Instructions:
1. In the article on solar paint, the last sentence compares the paint to other technologies. Name every other technology mentioned in that sentence.
2. Resume the solar paint article after its final sentence.

Excerpt provided:

Solar paint could generate electricity on roof or home siding

Author: Notre Dame News

Prashant Kamat

Prashant Kamat’s fundamental research, focused on how semiconductor nanostructures interact with light has sparked exploration aimed at a potentially game-changing solar paint that could generate electricity on any rooftop or home siding.

Development of the paint, using metal chalcogenide coated titanium dioxide particles, is in the early stages, but researchers have achieved efficiency of 1 percent to 2 percent. Given the vastly larger area for painting, Kamat says the material should be at least 5 to 10 percent as efficient. Researchers also must find ways to collect and transport electrons to counter electrodes in an efficient way.

“Right now it is not a marketable product,” he says. “It is only a proof of concept. We are looking for more partners. It will take another two to five years to develop a product out of this concept.” The paint would be a transformative technology, Kamat says, eclipsing silicon solar cells in the way thumb drives buried floppy disks and smartphones replaced landlines.

Saved entries:

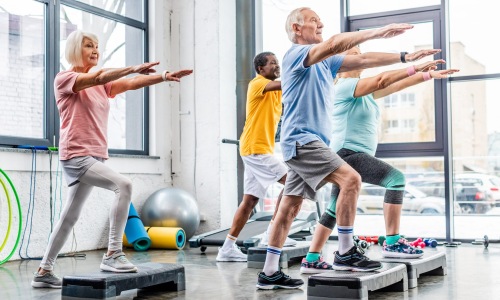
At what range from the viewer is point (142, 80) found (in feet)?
12.2

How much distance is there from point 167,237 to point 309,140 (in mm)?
3154

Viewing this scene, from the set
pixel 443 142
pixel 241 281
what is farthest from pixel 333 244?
pixel 241 281

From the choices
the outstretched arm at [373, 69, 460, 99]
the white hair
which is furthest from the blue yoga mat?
the outstretched arm at [373, 69, 460, 99]

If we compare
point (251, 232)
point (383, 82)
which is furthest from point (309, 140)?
point (251, 232)

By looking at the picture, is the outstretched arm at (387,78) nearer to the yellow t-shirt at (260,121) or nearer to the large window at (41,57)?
the yellow t-shirt at (260,121)

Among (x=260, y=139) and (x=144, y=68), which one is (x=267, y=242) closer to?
(x=260, y=139)

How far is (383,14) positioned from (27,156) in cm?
383

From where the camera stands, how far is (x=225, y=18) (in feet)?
24.4

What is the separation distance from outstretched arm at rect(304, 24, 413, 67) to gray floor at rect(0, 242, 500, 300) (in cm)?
124

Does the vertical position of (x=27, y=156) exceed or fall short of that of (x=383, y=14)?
it falls short

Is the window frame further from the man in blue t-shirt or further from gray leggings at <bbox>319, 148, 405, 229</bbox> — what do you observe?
the man in blue t-shirt

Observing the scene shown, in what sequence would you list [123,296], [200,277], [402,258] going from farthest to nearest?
[200,277], [402,258], [123,296]

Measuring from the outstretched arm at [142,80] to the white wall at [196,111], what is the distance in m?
2.95

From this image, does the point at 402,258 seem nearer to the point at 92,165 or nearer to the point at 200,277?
the point at 200,277
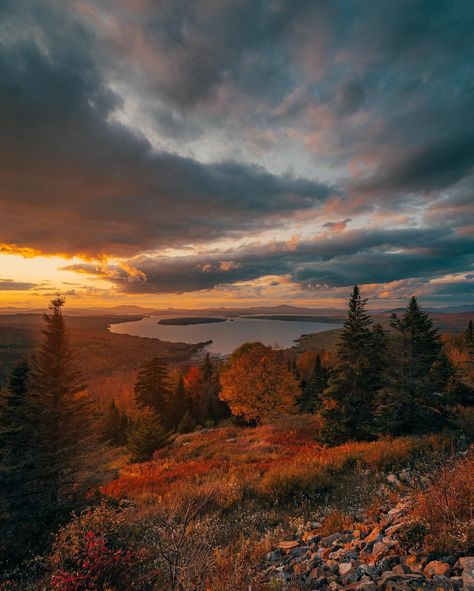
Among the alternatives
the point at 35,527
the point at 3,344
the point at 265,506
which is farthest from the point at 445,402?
the point at 3,344

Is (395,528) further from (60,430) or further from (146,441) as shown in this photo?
(146,441)

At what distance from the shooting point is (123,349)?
192375 mm

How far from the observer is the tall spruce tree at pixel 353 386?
16.2 meters

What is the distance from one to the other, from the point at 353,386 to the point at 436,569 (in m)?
13.1

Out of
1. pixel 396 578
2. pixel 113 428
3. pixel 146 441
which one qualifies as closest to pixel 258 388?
pixel 146 441

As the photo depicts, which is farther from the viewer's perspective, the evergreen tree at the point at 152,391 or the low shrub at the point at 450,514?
the evergreen tree at the point at 152,391

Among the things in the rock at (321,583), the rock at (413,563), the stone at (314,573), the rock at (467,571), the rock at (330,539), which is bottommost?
the rock at (330,539)

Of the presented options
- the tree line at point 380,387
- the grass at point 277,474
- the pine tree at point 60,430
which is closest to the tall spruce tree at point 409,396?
the tree line at point 380,387

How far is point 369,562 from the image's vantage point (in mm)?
4891

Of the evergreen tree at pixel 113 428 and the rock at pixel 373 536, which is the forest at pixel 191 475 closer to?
the rock at pixel 373 536

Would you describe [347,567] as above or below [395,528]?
below

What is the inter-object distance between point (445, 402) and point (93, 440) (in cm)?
1658

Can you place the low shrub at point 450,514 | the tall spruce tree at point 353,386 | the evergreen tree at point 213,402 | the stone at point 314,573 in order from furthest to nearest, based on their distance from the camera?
the evergreen tree at point 213,402, the tall spruce tree at point 353,386, the stone at point 314,573, the low shrub at point 450,514

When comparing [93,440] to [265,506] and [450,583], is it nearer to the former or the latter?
[265,506]
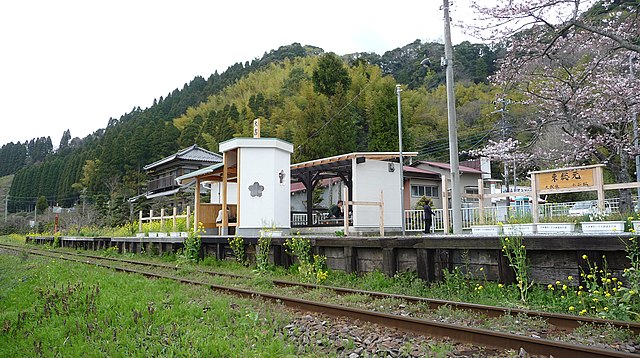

Results:
1. silicon solar cells, thumb drives, floppy disks, smartphones, landlines

2.
The development is an example of potentially beneficial and commercial applications flowing from the laboratory’s leading research on nanostructures and energy conversion, with support from the Department of Energy, the Center for Sustainable Energy at Notre Dame (cSEND) and the Strategic Research Initiative.

“This came as an offshoot of the main project,” Kamat says. “The main project is still fundamental understanding of how to make nanostructures useful for next generation solar cells. That is going very well. We publish very high-impact papers. They have been very well received by the scientific community. We are the leaders in this area, generating new ideas and showing how we can make better solar cells. Better understanding of how things work in these new light harvesting assemblies is very important for further development of solar cells.”

Prashant Kamat with graduate student

The laboratory includes about 15 graduate students, undergraduates, postdoctoral associates and visiting international scientists working on projects in four areas—artificial photosynthesis, quantum dot solar cells, carbon nanostructure architectures, and solar fuels such as producing hydrogen and reducing carbon dioxide.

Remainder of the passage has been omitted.